Please pull out every line of the records below that contains the string "objects", matching case exactly.
***** Recorded information
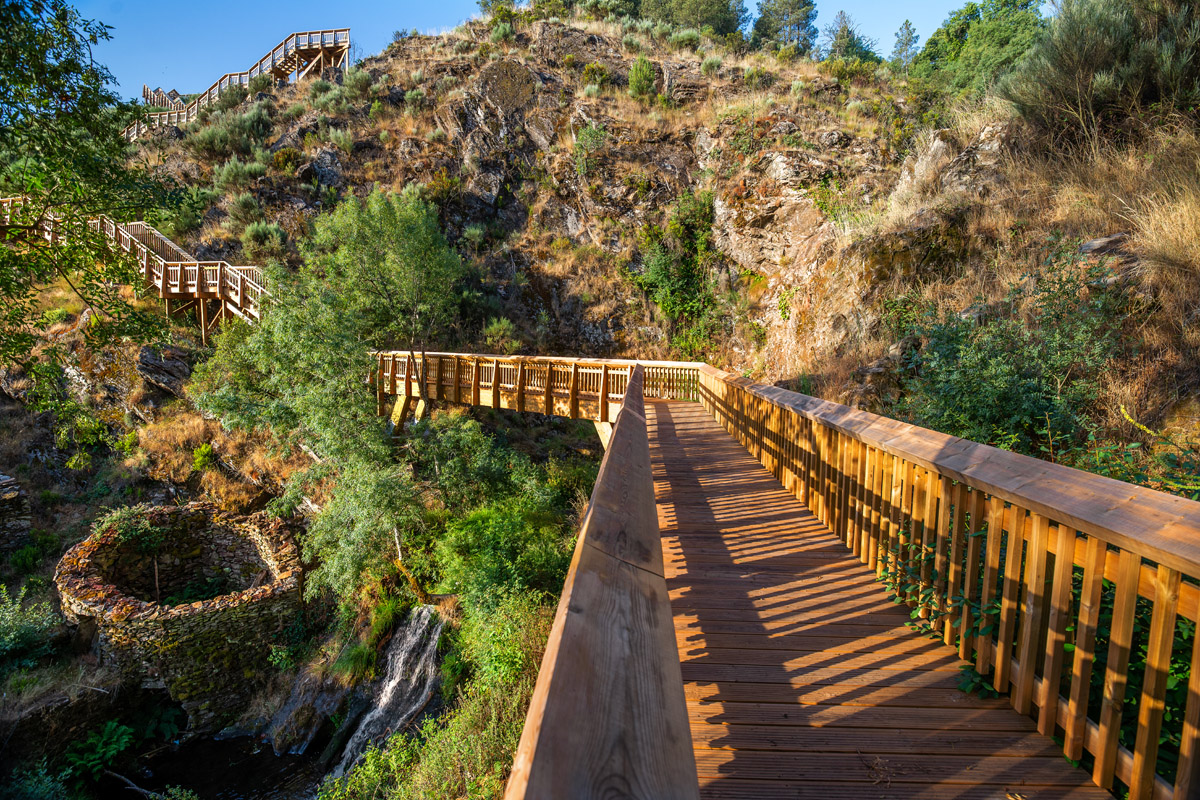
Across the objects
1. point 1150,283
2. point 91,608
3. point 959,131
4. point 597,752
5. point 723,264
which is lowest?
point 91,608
**********
***** Recorded information
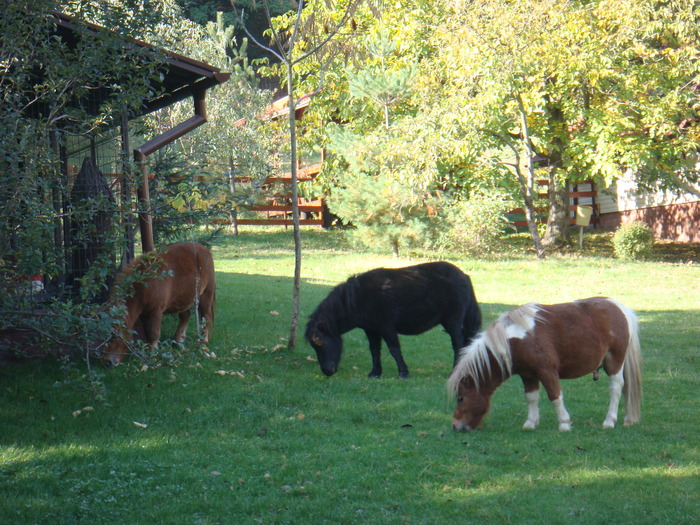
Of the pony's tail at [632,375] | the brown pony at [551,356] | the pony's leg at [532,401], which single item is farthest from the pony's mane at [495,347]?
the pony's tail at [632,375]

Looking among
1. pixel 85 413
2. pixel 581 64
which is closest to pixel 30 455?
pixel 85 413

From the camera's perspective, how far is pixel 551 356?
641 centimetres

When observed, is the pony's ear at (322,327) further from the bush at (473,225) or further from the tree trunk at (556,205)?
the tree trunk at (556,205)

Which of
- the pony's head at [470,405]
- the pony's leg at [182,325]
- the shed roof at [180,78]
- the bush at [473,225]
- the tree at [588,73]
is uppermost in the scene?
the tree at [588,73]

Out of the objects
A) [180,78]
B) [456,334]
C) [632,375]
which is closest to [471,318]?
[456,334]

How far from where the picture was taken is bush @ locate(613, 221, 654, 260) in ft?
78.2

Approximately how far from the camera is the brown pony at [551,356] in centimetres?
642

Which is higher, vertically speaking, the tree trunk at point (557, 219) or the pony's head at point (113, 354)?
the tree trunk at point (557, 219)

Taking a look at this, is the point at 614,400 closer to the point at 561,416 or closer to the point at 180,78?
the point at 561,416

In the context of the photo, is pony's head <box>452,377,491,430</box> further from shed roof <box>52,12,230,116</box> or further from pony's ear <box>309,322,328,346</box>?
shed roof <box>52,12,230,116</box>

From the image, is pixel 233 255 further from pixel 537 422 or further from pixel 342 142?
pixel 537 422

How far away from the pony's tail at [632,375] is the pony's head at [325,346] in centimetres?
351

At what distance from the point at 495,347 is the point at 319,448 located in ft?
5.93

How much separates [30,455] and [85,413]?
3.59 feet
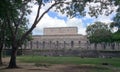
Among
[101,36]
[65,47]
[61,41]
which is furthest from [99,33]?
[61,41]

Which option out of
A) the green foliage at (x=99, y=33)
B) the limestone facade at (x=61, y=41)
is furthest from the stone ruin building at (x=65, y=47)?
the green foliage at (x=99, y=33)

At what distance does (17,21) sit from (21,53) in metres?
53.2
**********
- [Right answer]:
Across the objects
Out of the objects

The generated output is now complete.